Anthropology of religion is the study of religion in relation to other social institutions, and the comparison of religious beliefs and practices across cultures.

History
Al-Biruni (973–1048), wrote detailed comparative studies on the anthropology of religions and cultures across the Mediterranean Basin (including the so-called  "Middle East") and the Indian subcontinent. He discussed the peoples, customs, and religions of the Indian subcontinent.

In the 19th century cultural anthropology was dominated by an interest in cultural evolution; most anthropologists assumed a simple distinction between "primitive" and "modern" religion and tried to provide accounts of how the former evolved into the latter. In the 20th century most anthropologists rejected this approach.  Today the anthropology of religion reflects the influence of, or an engagement with, such theorists as Karl Marx (1818-1883), Sigmund Freud (1856-1939), Émile Durkheim (1858-1917), and Max Weber (1864-1920). Anthropologists of religion are especially concerned with how religious beliefs and practices may reflect political or economic forces; or the social functions of religious beliefs and practices.

In 1912 Émile Durkheim, building on the work of Feuerbach, considered religion "a projection of the social values of society", "a means of making symbolic statements about society", "a symbolic language that makes statements about the social order"; in short, "religion is society worshiping itself".

Anthropologists circa 1940 assumed that religion was in complete continuity with magical thinking,
and that it is a cultural product. The complete continuity between magic and religion has been a postulate of modern anthropology at least since early 1930s. The perspective of modern anthropology towards religion is the projection idea, a methodological approach which assumes that every religion is created by the human community that worships it, that "creative activity ascribed to God is projected from man". In 1841, Ludwig Feuerbach was the first to employ this concept as the basis for a systematic critique of religion. A prominent precursor in the formulation of this projection principle was Giambattista Vico (1668-1744), and an early formulation of it appears in the ancient Greek writer Xenophanes  570 –  475 BCE), who observed that "the gods of Ethiopians were inevitably black with flat noses while those of the Thracians were blond with blue eyes."

Definition of religion 

One major problem in the anthropology of religion is the definition of religion itself. At one time anthropologists believed that certain religious practices and beliefs were more or less universal to all cultures at some point in their development, such as a belief in spirits or ghosts, the use of magic as a means of controlling the supernatural, the use of divination as a means of discovering occult knowledge, and the performance of rituals such as prayer and sacrifice as a means of influencing the outcome of various events through a supernatural agency, sometimes taking the form of shamanism or ancestor worship. According to Clifford Geertz, religion is

Today, religious anthropologists debate, and reject, the cross-cultural validity of these categories (often viewing them as examples of European primitivism).  Anthropologists have considered various criteria for defining religion – such as a belief in the supernatural or the reliance on ritual – but few claim that these criteria are universally valid.

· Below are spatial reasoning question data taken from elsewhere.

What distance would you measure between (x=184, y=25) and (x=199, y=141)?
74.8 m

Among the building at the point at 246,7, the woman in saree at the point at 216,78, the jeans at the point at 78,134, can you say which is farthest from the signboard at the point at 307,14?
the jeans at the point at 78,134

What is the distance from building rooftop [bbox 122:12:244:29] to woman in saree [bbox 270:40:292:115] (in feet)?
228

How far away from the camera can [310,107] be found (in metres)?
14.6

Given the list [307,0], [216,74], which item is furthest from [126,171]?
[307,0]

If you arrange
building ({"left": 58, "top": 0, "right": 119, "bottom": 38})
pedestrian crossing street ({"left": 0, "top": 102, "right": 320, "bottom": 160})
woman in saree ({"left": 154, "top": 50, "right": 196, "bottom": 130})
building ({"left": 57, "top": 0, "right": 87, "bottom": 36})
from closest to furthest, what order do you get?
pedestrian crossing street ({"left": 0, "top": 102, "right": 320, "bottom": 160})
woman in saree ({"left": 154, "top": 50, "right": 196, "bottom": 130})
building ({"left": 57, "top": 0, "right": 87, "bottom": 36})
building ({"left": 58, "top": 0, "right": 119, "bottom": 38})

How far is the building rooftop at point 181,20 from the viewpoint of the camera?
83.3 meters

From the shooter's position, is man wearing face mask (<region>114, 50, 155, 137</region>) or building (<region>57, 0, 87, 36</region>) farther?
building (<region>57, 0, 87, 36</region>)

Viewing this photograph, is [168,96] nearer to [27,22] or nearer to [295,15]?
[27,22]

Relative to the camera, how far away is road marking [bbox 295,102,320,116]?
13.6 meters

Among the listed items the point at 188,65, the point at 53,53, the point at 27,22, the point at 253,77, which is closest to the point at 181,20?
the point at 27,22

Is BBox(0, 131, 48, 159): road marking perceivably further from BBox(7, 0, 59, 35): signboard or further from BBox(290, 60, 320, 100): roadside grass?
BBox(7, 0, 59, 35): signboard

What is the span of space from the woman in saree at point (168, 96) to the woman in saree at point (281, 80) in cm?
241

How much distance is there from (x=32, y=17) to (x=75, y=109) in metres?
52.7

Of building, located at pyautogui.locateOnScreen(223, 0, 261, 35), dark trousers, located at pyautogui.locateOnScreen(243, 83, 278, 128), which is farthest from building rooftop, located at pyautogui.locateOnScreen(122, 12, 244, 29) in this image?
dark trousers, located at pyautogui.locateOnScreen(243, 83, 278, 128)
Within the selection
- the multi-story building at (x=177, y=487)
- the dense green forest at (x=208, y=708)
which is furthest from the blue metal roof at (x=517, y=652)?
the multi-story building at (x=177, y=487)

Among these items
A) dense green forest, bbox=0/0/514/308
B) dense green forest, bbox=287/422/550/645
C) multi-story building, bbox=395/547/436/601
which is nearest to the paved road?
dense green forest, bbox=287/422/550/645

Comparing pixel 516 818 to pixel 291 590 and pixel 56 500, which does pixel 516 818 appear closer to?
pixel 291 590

Anthony F. C. Wallace proposes four categories of religion, each subsequent category subsuming the previous. These are, however, synthetic categories and do not necessarily encompass all religions.

 Individualistic: most basic; simplest. Example: vision quest.
 Shamanistic: part-time religious practitioner, uses religion to heal, to divine, usually on the behalf of a client. The Tillamook have four categories of shaman. Examples of shamans: spiritualists, faith healers, palm readers. Religious authority acquired through one's own means.
 Communal: elaborate set of beliefs and practices; group of people arranged in clans by lineage, age group, or some religious societies; people take on roles based on knowledge, and ancestral worship.
 Ecclesiastical: dominant in agricultural societies and states; are centrally organized and hierarchical in structure, paralleling the organization of states. Typically deprecates competing individualistic and shamanistic cults.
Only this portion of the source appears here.